Hypertensive retinopathy is graded as (Keith-Wagener classification):
– Grade 1: It is characterised by mild generalised arteriolar narrowing and tortuosity, particularly of smaller branches, with broadening of arteriolar light reflex and concealment of vein.
– Grade 2: There is more severe generalised as well as focal arteriolar narrowing. There is deflection of veins at arteriovenous crossings (Salus’ sign).
– Grade 3: It consists of copper-wiring of arterioles, banking of veins distal to arteriovenous crossings (Bonnet’s sign), tapering of veins on both sides of arteriovenous crossings (Gunn’s sign) and right angled deviation of veins. Cotton wool spots, hard exudates and flame-shaped haemorrhages may also be present.
– Grade 4: Along with changes of grade 3, there may be silver-wiring of arterioles (due to further sclerosis) and disc swelling.
Systemic hypertension may show other ocular manifestations such as:
– Retinal artery occlusion.
– Branch retinal vein occlusion.
– Retinal arterial macroaneurysm.
– Ischaemic choroidal infarcts (Elschnig’s spots).
– Ischaemic optic neuropathy.
Fluorescein angiography test: Acute malignant hypertension on fluorescein angiography shows non-perfusion of retinal capillaries, microaneurysms and dendritic pattern of choroidal filling in early phase. There is diffuse leakage in late phase.
Systemic hypertension should be controlled as a primary measure for Hypertensive retinopathy.
Change in lifestyle with reduction of general risk factors (salt restriction, avoidance of tobacco) help in controlling hypertension.

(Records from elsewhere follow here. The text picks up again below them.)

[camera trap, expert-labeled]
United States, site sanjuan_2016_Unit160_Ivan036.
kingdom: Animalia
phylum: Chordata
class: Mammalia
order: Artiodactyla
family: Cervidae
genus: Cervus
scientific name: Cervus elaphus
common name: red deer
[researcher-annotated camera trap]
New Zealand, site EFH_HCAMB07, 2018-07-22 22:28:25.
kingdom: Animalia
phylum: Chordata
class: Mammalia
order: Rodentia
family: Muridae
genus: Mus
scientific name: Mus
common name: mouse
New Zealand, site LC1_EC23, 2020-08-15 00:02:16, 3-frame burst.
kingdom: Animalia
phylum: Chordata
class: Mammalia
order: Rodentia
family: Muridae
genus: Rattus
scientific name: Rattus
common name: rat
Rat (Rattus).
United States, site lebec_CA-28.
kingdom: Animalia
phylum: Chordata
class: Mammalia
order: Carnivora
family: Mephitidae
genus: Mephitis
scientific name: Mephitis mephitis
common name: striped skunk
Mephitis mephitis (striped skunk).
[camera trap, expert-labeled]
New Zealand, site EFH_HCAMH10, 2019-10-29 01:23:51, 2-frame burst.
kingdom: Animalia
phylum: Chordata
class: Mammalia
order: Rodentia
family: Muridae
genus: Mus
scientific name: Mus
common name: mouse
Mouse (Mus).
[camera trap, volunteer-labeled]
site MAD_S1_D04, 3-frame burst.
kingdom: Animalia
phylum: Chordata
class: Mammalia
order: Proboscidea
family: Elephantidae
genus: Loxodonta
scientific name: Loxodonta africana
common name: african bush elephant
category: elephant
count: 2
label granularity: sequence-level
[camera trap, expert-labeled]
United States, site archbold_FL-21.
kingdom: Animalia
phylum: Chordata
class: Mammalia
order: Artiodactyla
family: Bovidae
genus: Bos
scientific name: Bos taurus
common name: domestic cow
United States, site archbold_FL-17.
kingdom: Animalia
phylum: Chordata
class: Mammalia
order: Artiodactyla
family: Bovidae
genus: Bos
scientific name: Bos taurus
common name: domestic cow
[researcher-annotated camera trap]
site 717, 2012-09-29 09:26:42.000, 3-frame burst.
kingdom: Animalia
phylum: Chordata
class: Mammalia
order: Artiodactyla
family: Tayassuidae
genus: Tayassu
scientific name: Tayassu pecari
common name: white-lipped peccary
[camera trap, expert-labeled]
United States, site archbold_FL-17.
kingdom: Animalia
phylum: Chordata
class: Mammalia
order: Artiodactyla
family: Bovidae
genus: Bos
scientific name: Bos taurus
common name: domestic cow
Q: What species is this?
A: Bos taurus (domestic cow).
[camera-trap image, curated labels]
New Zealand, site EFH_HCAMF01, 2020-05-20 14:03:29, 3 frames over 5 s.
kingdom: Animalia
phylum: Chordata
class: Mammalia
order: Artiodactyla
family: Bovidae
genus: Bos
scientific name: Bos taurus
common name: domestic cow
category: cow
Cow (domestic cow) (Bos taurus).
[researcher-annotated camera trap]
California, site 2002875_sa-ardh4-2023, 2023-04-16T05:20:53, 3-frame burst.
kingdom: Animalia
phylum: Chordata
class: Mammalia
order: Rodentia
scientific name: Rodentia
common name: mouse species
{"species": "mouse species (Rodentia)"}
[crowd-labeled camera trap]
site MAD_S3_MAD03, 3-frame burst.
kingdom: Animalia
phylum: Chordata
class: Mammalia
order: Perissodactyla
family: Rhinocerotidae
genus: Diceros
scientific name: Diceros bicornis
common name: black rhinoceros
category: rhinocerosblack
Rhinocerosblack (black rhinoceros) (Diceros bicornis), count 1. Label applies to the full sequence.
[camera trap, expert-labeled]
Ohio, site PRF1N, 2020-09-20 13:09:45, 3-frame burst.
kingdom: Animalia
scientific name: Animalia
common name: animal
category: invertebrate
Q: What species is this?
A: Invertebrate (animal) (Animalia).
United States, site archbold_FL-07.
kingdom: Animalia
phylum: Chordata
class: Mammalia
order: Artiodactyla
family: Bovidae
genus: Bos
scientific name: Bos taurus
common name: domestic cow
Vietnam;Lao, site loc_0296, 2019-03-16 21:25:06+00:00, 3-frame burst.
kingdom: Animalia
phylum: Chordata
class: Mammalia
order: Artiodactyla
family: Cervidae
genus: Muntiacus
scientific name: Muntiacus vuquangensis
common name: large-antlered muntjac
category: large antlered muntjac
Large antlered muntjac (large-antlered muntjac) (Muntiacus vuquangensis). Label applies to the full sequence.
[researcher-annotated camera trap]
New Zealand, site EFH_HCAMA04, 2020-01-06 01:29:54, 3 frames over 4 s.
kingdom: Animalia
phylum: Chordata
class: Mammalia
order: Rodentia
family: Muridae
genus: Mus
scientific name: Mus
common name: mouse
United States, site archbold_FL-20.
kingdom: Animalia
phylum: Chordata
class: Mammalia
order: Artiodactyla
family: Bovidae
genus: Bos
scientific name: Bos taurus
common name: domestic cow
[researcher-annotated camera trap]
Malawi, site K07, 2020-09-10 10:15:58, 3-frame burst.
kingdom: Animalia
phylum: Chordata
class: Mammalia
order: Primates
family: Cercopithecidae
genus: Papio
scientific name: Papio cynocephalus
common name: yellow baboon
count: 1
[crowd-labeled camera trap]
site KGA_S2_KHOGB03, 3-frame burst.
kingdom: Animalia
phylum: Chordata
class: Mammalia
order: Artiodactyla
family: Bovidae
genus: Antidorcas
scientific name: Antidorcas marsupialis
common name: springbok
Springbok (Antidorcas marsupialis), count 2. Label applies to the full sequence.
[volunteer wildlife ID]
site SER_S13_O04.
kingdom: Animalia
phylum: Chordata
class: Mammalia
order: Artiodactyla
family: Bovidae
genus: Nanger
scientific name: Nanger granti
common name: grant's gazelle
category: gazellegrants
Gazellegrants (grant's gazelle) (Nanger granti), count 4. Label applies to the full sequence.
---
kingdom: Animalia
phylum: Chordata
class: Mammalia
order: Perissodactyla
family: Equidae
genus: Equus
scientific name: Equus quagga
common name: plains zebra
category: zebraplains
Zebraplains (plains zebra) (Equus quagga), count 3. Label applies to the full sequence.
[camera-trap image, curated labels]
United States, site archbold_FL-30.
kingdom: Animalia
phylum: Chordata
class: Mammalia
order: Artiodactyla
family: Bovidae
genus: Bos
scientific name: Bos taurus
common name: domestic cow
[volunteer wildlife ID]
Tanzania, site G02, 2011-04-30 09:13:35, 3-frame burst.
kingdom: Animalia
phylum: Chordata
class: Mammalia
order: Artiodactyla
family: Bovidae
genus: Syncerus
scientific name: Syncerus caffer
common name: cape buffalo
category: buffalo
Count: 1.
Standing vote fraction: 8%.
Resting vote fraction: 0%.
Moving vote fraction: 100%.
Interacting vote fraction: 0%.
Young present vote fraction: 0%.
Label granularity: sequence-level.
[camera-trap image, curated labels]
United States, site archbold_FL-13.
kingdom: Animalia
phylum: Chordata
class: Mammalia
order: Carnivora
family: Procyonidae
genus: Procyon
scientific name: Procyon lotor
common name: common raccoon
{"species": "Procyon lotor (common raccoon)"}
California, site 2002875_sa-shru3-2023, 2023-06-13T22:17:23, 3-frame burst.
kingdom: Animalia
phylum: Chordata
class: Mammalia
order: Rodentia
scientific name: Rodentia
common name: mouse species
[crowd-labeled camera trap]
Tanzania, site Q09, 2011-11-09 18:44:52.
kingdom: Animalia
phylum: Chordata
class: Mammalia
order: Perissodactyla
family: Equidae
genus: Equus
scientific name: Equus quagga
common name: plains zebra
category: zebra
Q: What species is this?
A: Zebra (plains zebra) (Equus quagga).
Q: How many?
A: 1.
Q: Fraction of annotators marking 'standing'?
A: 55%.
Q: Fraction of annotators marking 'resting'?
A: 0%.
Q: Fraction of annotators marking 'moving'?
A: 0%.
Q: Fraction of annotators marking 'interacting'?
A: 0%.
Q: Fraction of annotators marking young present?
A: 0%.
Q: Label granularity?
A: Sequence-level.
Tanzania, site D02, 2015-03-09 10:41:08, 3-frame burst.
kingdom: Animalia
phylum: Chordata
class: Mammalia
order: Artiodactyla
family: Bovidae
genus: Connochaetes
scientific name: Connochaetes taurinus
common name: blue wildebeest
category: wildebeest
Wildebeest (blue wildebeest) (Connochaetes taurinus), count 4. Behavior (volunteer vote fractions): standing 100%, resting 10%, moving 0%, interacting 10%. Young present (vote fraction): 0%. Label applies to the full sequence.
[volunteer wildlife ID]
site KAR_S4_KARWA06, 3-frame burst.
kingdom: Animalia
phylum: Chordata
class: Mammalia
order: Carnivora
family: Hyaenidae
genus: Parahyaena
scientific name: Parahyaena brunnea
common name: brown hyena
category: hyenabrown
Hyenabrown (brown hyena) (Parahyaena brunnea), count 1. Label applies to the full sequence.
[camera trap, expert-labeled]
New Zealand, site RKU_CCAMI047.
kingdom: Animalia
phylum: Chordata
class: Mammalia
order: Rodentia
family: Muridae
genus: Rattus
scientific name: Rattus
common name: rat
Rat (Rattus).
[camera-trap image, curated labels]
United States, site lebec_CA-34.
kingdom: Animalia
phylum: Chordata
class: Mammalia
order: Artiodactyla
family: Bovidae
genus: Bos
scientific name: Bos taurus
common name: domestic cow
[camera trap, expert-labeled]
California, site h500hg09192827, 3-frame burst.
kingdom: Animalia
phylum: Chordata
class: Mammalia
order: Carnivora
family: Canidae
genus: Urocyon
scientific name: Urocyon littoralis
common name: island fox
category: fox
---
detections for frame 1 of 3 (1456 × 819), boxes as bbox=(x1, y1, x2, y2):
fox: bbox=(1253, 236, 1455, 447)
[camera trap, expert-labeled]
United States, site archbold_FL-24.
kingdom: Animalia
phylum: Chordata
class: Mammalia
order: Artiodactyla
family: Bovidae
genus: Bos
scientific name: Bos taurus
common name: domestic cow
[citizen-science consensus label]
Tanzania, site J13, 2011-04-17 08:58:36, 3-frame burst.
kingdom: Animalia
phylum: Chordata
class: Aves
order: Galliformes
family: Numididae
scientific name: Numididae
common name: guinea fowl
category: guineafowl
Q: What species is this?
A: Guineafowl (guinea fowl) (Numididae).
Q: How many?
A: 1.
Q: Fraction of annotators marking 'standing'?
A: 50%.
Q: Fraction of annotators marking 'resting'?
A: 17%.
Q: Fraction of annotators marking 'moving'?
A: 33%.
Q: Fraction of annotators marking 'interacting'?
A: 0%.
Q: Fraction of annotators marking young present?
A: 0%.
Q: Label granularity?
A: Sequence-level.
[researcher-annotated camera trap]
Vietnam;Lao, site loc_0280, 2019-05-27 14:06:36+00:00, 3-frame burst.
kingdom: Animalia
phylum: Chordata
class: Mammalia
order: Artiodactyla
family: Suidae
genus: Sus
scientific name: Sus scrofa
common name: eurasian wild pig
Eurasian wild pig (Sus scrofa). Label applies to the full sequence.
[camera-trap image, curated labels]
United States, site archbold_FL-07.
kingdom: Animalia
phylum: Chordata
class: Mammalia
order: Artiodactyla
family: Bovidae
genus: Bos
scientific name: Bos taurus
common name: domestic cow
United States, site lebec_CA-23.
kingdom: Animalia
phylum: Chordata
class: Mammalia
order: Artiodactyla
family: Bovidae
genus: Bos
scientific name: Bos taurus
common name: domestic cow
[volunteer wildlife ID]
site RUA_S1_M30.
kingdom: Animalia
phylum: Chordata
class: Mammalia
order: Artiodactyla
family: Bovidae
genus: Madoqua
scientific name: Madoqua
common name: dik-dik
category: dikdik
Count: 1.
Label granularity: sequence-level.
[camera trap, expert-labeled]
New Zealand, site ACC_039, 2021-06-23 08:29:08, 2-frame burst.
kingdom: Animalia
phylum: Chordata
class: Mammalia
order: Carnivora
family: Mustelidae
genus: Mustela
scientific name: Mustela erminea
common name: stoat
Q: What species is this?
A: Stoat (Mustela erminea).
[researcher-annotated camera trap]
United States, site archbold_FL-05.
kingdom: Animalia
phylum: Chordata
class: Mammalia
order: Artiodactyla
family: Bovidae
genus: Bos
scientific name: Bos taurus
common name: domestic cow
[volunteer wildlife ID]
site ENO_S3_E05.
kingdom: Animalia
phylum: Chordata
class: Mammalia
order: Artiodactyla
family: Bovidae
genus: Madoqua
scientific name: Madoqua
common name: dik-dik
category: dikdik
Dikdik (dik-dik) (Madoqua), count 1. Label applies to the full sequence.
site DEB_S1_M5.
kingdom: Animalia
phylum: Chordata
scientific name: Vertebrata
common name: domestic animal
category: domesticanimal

Drugs may be used from groups like:
– Beta blockers.
– Angiotensin converting enzyme inhibitors.
– Calcium channel blockers.
– Angiotensin receptor antagonists.
Patients with severe hypertensive retinopathy are at increased risk of coronary artery disease, stroke or peripheral vascular disease. Arteriosclerotic changes increases the risk of retinal macroaneurysms, retinal artery or vein occlusion. Visual acuity may be reduced due to involvement of optic nerve and macula.
Hypertensive retinopathy with vision threatening complication: Vision threatening complications like retinal oedema may be treated with laser therapy or intravitreal injection of vascular endothelial growth factor (VEGF) drugs.
Management by drugs, lasers and intravitreal injection should be under supervision of a qualified doctor.